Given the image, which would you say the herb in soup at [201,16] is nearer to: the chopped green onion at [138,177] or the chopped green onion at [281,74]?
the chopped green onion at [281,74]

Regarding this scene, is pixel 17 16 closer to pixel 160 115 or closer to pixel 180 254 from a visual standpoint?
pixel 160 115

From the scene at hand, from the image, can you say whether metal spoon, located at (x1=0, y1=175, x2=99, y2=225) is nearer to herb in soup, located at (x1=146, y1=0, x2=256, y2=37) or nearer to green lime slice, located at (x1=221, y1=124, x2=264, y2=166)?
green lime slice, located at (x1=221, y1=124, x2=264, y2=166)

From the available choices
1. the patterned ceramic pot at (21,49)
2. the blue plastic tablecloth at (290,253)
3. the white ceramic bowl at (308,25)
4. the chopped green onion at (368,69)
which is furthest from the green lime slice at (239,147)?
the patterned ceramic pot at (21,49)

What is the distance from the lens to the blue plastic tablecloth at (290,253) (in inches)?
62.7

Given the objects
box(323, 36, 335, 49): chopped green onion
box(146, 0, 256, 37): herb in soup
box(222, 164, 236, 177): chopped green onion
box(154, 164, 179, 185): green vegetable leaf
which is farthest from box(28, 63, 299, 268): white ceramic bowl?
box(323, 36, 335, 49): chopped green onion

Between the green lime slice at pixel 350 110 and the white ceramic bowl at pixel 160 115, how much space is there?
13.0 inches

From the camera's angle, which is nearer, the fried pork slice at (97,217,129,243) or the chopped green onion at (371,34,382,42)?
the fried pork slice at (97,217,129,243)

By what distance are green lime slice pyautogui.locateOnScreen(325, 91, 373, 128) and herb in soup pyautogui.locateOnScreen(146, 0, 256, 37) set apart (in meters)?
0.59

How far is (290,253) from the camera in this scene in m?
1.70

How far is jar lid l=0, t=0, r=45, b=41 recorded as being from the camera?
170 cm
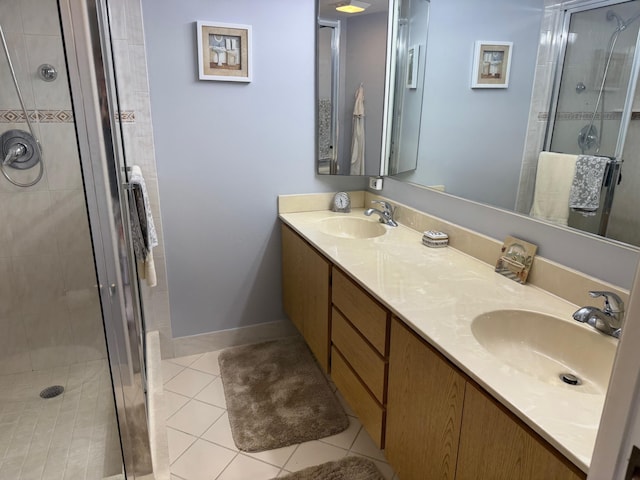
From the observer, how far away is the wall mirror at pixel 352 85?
236cm

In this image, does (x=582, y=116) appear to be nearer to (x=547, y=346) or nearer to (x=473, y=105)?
(x=473, y=105)

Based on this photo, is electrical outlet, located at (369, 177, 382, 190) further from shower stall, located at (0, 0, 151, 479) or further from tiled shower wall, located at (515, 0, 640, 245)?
shower stall, located at (0, 0, 151, 479)

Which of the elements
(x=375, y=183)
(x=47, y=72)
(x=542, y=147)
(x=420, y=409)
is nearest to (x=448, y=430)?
(x=420, y=409)

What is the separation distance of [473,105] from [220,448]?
1.84 metres

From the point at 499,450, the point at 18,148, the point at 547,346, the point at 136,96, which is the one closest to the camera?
the point at 499,450

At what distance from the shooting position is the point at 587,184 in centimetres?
137

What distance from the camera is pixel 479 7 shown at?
5.86 ft

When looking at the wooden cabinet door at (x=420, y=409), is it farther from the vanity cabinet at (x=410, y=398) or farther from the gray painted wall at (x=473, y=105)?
the gray painted wall at (x=473, y=105)

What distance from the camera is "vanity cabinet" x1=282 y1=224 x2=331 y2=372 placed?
6.71ft

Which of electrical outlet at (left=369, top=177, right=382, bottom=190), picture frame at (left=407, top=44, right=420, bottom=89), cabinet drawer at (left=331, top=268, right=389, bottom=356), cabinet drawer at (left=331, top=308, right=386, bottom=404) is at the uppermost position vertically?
picture frame at (left=407, top=44, right=420, bottom=89)

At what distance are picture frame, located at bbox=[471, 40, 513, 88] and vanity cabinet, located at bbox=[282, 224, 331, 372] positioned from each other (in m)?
0.99

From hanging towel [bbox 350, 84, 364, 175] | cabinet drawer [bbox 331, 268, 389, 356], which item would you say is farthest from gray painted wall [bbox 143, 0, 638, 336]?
cabinet drawer [bbox 331, 268, 389, 356]

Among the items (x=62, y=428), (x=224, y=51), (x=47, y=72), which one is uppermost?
(x=224, y=51)

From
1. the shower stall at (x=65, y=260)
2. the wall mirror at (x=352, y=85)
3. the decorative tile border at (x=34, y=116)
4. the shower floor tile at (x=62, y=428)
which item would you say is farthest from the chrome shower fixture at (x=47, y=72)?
the wall mirror at (x=352, y=85)
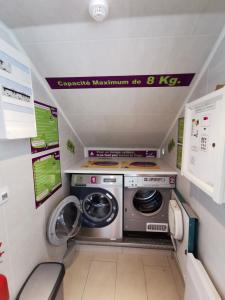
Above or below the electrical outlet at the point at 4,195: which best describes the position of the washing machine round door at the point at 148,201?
below

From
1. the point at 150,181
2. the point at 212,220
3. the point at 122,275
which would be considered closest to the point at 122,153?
the point at 150,181

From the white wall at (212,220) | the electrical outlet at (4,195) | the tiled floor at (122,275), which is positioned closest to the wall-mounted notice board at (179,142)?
the white wall at (212,220)

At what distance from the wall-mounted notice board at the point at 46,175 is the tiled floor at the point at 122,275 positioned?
0.82m

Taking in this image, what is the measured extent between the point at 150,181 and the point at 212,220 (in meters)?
0.77

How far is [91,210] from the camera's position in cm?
189

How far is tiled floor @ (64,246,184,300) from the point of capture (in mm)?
1322

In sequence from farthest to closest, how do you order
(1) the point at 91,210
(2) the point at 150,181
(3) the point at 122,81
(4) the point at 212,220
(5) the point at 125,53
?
(1) the point at 91,210, (2) the point at 150,181, (3) the point at 122,81, (5) the point at 125,53, (4) the point at 212,220

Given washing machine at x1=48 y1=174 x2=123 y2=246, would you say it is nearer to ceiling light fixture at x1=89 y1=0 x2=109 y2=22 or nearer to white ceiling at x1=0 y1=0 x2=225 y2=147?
white ceiling at x1=0 y1=0 x2=225 y2=147

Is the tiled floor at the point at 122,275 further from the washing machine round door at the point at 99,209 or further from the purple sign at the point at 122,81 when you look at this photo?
the purple sign at the point at 122,81

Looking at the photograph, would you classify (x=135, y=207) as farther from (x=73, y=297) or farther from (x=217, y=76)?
(x=217, y=76)

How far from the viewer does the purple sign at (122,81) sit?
123cm

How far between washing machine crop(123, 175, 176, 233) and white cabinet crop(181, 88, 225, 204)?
66 centimetres

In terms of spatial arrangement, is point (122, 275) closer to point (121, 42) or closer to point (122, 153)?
Answer: point (122, 153)

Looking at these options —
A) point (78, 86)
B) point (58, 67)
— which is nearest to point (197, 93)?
point (78, 86)
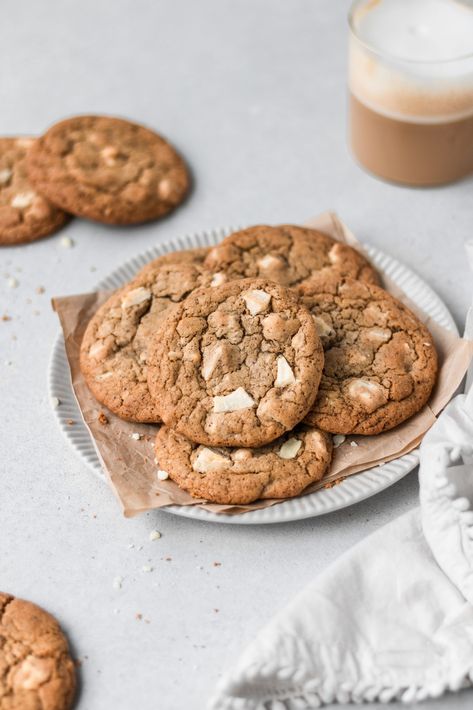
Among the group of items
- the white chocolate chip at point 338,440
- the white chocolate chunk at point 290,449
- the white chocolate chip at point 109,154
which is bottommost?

-------------------------

> The exercise
Extract, character for character, every line from the one that holds "Is the tiled floor at the point at 122,275 further" through the end of the entries above. Include both boundary lines and no pictures.

> In response
Is the tiled floor at the point at 122,275 further from the washing machine round door at the point at 99,209 or further from the purple sign at the point at 122,81 when you look at this photo?
the purple sign at the point at 122,81

Looking at the photograph, would you classify (x=135, y=207) as farther from (x=73, y=297) or farther from (x=217, y=76)?
(x=217, y=76)

How far from the viewer does the purple sign at (122,81) sit?
123cm

How far between washing machine crop(123, 175, 176, 233) and white cabinet crop(181, 88, 225, 204)?
66 centimetres

In terms of spatial arrangement, is point (122, 275) closer to point (121, 42) or closer to point (122, 153)?
Answer: point (122, 153)

Looking at these options —
A) point (78, 86)
B) point (58, 67)
— which is nearest to point (197, 93)?
point (78, 86)
Among the group of items
- the white chocolate chip at point 338,440
- the white chocolate chunk at point 290,449
- the white chocolate chip at point 109,154
which is bottommost?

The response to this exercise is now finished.